Releasing and Monitoring Izzy

Once all the changes you want to release have been merged onto the mane branch, wait for CI to complete building the Docker images. Image builds are handled by GitHub Actions and are automatically uploaded to GitHub Container Registry. If you have multiple PRs to release/merge into mane, give each CI a few minutes to run before releasing the next one to avoid CI run and package upload conflicts.

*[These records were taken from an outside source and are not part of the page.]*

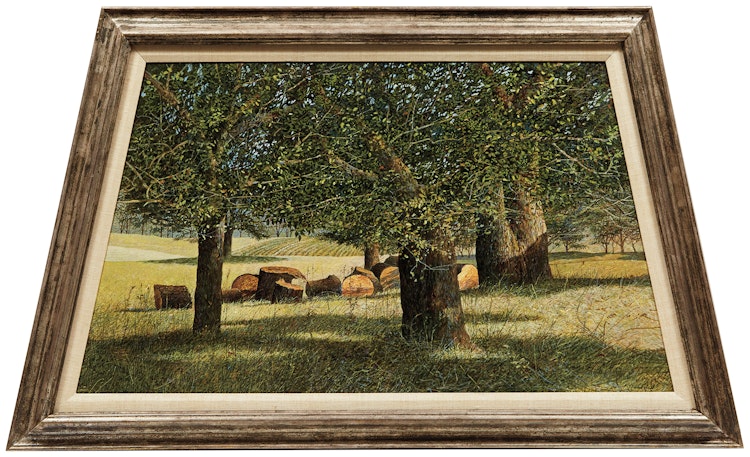 Artwork by Thomas de Vany Forrestall, Orchard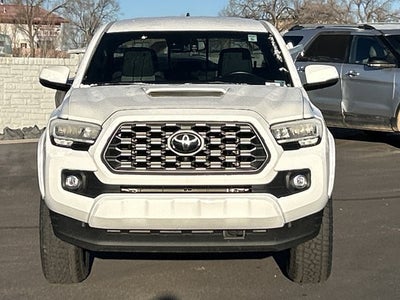 2023 Toyota Tacoma 4WD TRD Sport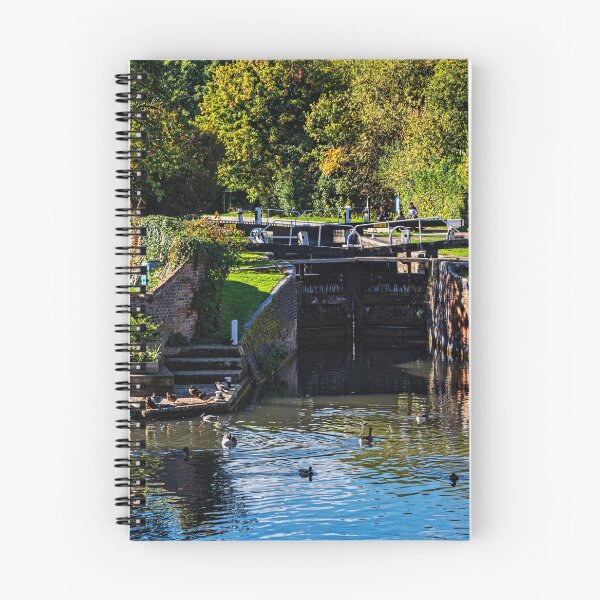 Item preview, The Town Lock at Newbury designed and sold by IanWL.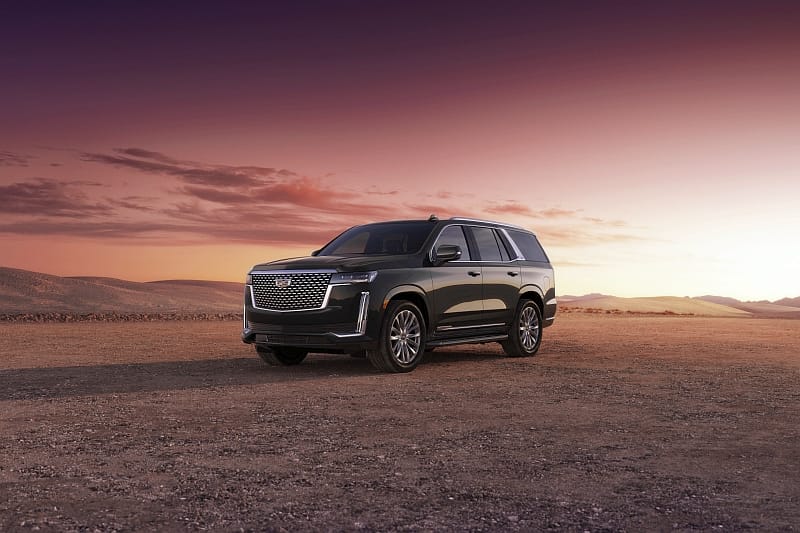 2023 Cadillac Escalade 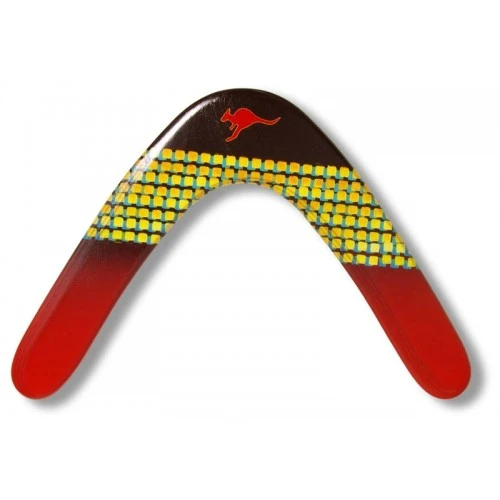 Boemerang Boomer Hout Rechts BoomerangFan 2 Boemerang Boomer Hout Rechts BoomerangFan - Afbeelding 2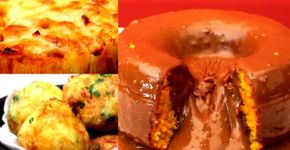15 receitas rápidas para você não pedir comida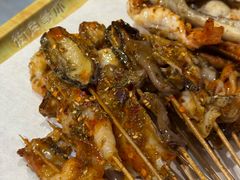 -街角等你.大连海鲜烧烤(西安路店)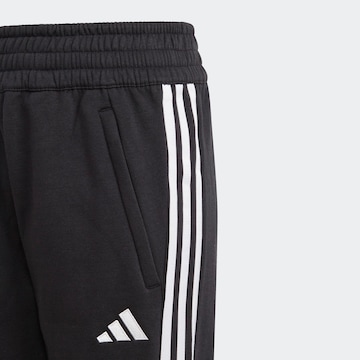 ADIDAS PERFORMANCE Regular Sporthose 'Tiro 23 League' in Schwarz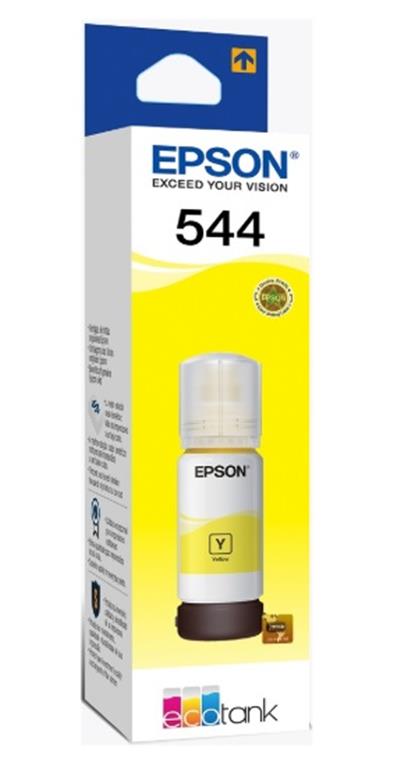 Botella de tinta amarilla Epson® para L3110, L3150, L5190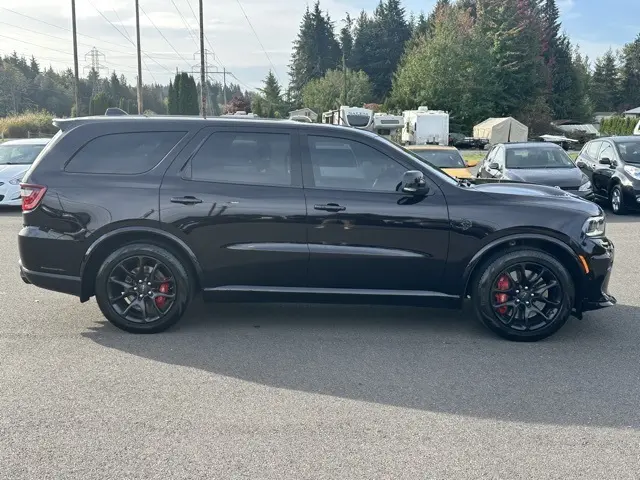 2021 Dodge Durango SRT Hellcat photo 6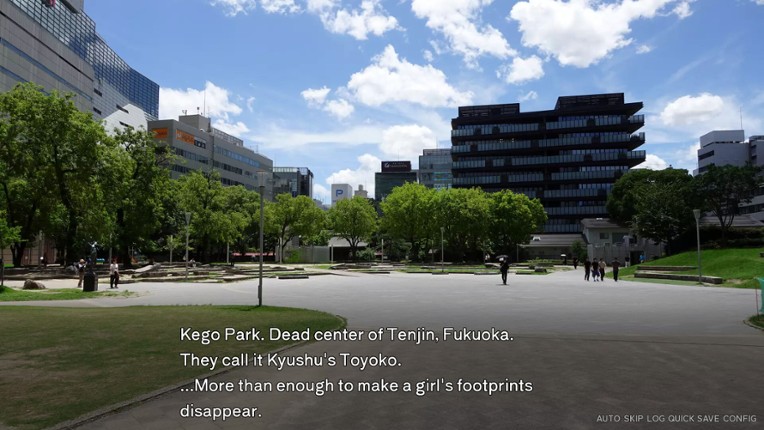 Kamiya Detective Agency: High School Girl Vanished in The Summer screenshot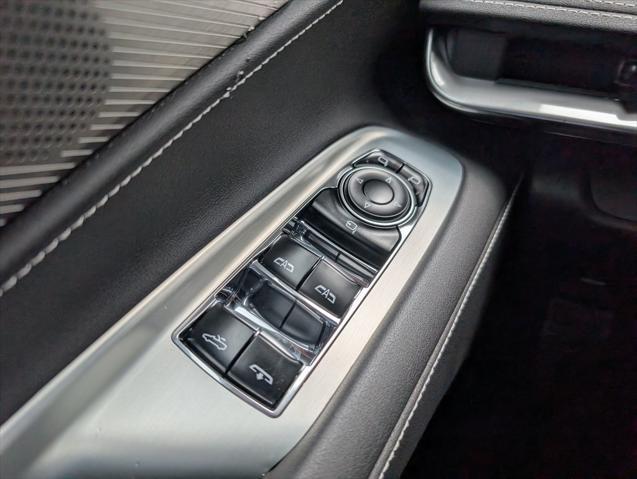 new 2025 Chevrolet Corvette car, priced at $136,860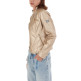 manteau femme  yes zee giubbino donna tipo motociclis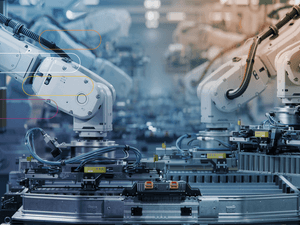 Inteligência Artificial para a Indústria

Once CI is complete and images are built, the below is the release process for now, until further changes are implemented.

  • SSH into Izzy's prod host
  • cd izzy-compose
  • docker compose up -d --force-recreate --no-deps izzy
  • This will trigger Docker to bring down the old container, pull the latest image, and spin up a new container with the latest image build.
  • You may use docker logs izzymoonbot-izzy-1 -f to monitor Izzy's logs, or access them via the Portainer UI. Logs do not persist between container recreations.